= TO BE DONE =
A. Check each statement against the post on Chinese poetry and answer yes or no, quoting the words from the post that settle it: (i) The book is edited by Tony Barnstone and Chou Ping. (ii) The preface to the book was written by Chou Ping. (iii) Lu Ji died in 261.
B. Extend the post on Chinese poetry, not the items, picking up after its final sentence.
* START DOCUMENT PASSAGE *
Winds of Summer Blow Hot and Dry
Tuesday, July 18, 2006
Welcome to Here and Now Number I-viii
Introducing Myself To Chinese Poetry
I started a new book last week. Its full title The Anchor Book of Chinese Poetry, From Ancient to Contemporary, The full 3000-Year Tradition is a mouthful. It is published by Anchor Books and is edited by Tony Barnstone and Chou Ping who also serve as co-translators of most of the poems.
In addition to the 3000 years of poetry, the book also includes an excellent preface by coeditor Barnstone on the artistic and linguistic problems associated with translating the Chinese text into English versions that preserve the meaning and "feel" of the original. Barnstone likens the process to taking a stolen car to a chopshop, making the changes that are needed to cross the linguistic and cultural divide while maintaining the Chinese essence of the work. The book also includes an excellent introduction by coeditor Chou Ping that he calls an "Introduction to Chinese Poetry (As A Function of Yin-Yang Symmetry)."
I enjoy the subtle, deceptive simplicity of the classic Chinese poets I've read. I also enjoy the practicality and straightforwardness of their art.
Although there are many beautiful poems in this book, I think writers will especially enjoy excerpts from The Art of Writing by Lu Ji, a poet and military general who lived from 261 until 303 when he was executed on false charges of treason.
The book includes 21 short poems from Lu Ji's work. Each poem is a practical lesson in one element of the art. Here are the first two. I'll do more in upcoming weeks.
* END DOCUMENT PASSAGE *
* START DATASET EXTRACT *
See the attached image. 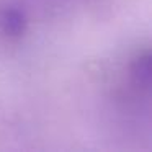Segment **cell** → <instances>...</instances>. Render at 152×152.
<instances>
[{"instance_id": "7a4b0ae2", "label": "cell", "mask_w": 152, "mask_h": 152, "mask_svg": "<svg viewBox=\"0 0 152 152\" xmlns=\"http://www.w3.org/2000/svg\"><path fill=\"white\" fill-rule=\"evenodd\" d=\"M152 57L149 51L137 54L131 64V82L134 88L139 92H149L151 87V74H152Z\"/></svg>"}, {"instance_id": "6da1fadb", "label": "cell", "mask_w": 152, "mask_h": 152, "mask_svg": "<svg viewBox=\"0 0 152 152\" xmlns=\"http://www.w3.org/2000/svg\"><path fill=\"white\" fill-rule=\"evenodd\" d=\"M0 30L10 39H18L26 31V17L15 7H7L0 12Z\"/></svg>"}]
</instances>
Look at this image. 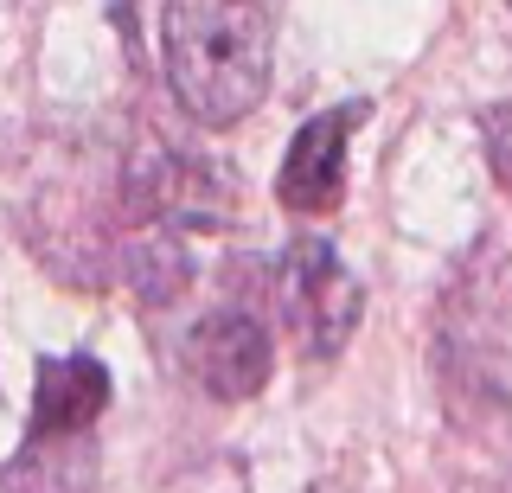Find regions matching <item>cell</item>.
Instances as JSON below:
<instances>
[{
	"mask_svg": "<svg viewBox=\"0 0 512 493\" xmlns=\"http://www.w3.org/2000/svg\"><path fill=\"white\" fill-rule=\"evenodd\" d=\"M276 308H282L288 333L301 340V353L333 359L352 340V327H359L365 295L346 276V263L333 257L327 237H295L276 263Z\"/></svg>",
	"mask_w": 512,
	"mask_h": 493,
	"instance_id": "obj_2",
	"label": "cell"
},
{
	"mask_svg": "<svg viewBox=\"0 0 512 493\" xmlns=\"http://www.w3.org/2000/svg\"><path fill=\"white\" fill-rule=\"evenodd\" d=\"M109 410V365L90 353H58L39 359V378H32V442H84L96 417Z\"/></svg>",
	"mask_w": 512,
	"mask_h": 493,
	"instance_id": "obj_5",
	"label": "cell"
},
{
	"mask_svg": "<svg viewBox=\"0 0 512 493\" xmlns=\"http://www.w3.org/2000/svg\"><path fill=\"white\" fill-rule=\"evenodd\" d=\"M90 436L84 442H20L0 474V493H90Z\"/></svg>",
	"mask_w": 512,
	"mask_h": 493,
	"instance_id": "obj_6",
	"label": "cell"
},
{
	"mask_svg": "<svg viewBox=\"0 0 512 493\" xmlns=\"http://www.w3.org/2000/svg\"><path fill=\"white\" fill-rule=\"evenodd\" d=\"M487 161H493V173H500V186L512 193V103H500L487 116Z\"/></svg>",
	"mask_w": 512,
	"mask_h": 493,
	"instance_id": "obj_7",
	"label": "cell"
},
{
	"mask_svg": "<svg viewBox=\"0 0 512 493\" xmlns=\"http://www.w3.org/2000/svg\"><path fill=\"white\" fill-rule=\"evenodd\" d=\"M282 0H167L160 7V65L180 109L205 129L244 122L269 90Z\"/></svg>",
	"mask_w": 512,
	"mask_h": 493,
	"instance_id": "obj_1",
	"label": "cell"
},
{
	"mask_svg": "<svg viewBox=\"0 0 512 493\" xmlns=\"http://www.w3.org/2000/svg\"><path fill=\"white\" fill-rule=\"evenodd\" d=\"M359 122H365V103H333L295 129V141L282 154V173H276V199L288 212L320 218L346 199V141Z\"/></svg>",
	"mask_w": 512,
	"mask_h": 493,
	"instance_id": "obj_4",
	"label": "cell"
},
{
	"mask_svg": "<svg viewBox=\"0 0 512 493\" xmlns=\"http://www.w3.org/2000/svg\"><path fill=\"white\" fill-rule=\"evenodd\" d=\"M269 365H276V346H269L263 314L237 308V301L199 314V327L186 333V372H192V385L212 391L218 404L256 397L269 385Z\"/></svg>",
	"mask_w": 512,
	"mask_h": 493,
	"instance_id": "obj_3",
	"label": "cell"
}]
</instances>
* END DATASET EXTRACT *
= OUTPUTS BY TASK =
A.
(i) Yes: "is edited by Tony Barnstone and Chou Ping"
(ii) No: "an excellent preface by coeditor Barnstone"
(iii) No: "lived from 261 until 303"

B.
1. The Impulse
A poet stands between heaven and earth
and watches the dark mystery.
To nourish myself I read the classics.
I sigh as the four seasons spin by
and the swarm of living things kindles many thoughts.
In rough autumn it hurts to see leaves stripped away,
but how tender the soft sprigs in budding spring.
Morning frost is awe in my heart,
my ambition floats with high clouds,
I devote songs to ancestors
and sing the clean fragrance of their virtue.
I roam the classics through a forest of treasures
and love their elegant balance of style and substance.
Inspired I lay down the book I was reading
and, let words pour out from my brush.
At first I close my eyes. I hear nothing.
In interior space I search everywhere.
My spirit gallops to the earth's eight borders
and wings to the top of the sky.
Soon, misty and brightening like the sun about to dawn,
ideas coalesce and images ignite images.
When I drink the wine of words
and chew flowers from the Six Books,
I swim freely in the celestial river
and dive into the sea's abyss.
Sometimes words come hard, they resist me
till I pluck them from deep water like hooked fish;
sometimes they are birds soaring out of a cloud
that fall right into place, shot from arrows,
and I harvest lines neglected for a hundred generations,
rhymes unheard for a thousand years.
I won't touch a flower already in morning bloom
but quicken the unopened evening buds,
in a blink I see today and the past,
put out my hands and touch all the seas.
A Modern Chinese Poet In Exile
Unfortunately, many of China's greatest living poets are not writing from within China, but from around the world in exile. One such is Ha Jin. Born in 1956, Ha Jin was the son of an army officer. He joined the People's Army early in the Cultural Revolution at a time schools were closed and options were limited. He worked as a telegraph operator for a while then went back to school, eventually coming to the United States to earn his Ph.D. in English and American literature at Brandise University, then taught at Emory University before becoming a professor of English at Boston University.
Like many Chinese writers who were abroad at the time of the Tiananmen Square massacre, he choose to remain in the United States, fearing that he would be unable to write freely if he returned to China.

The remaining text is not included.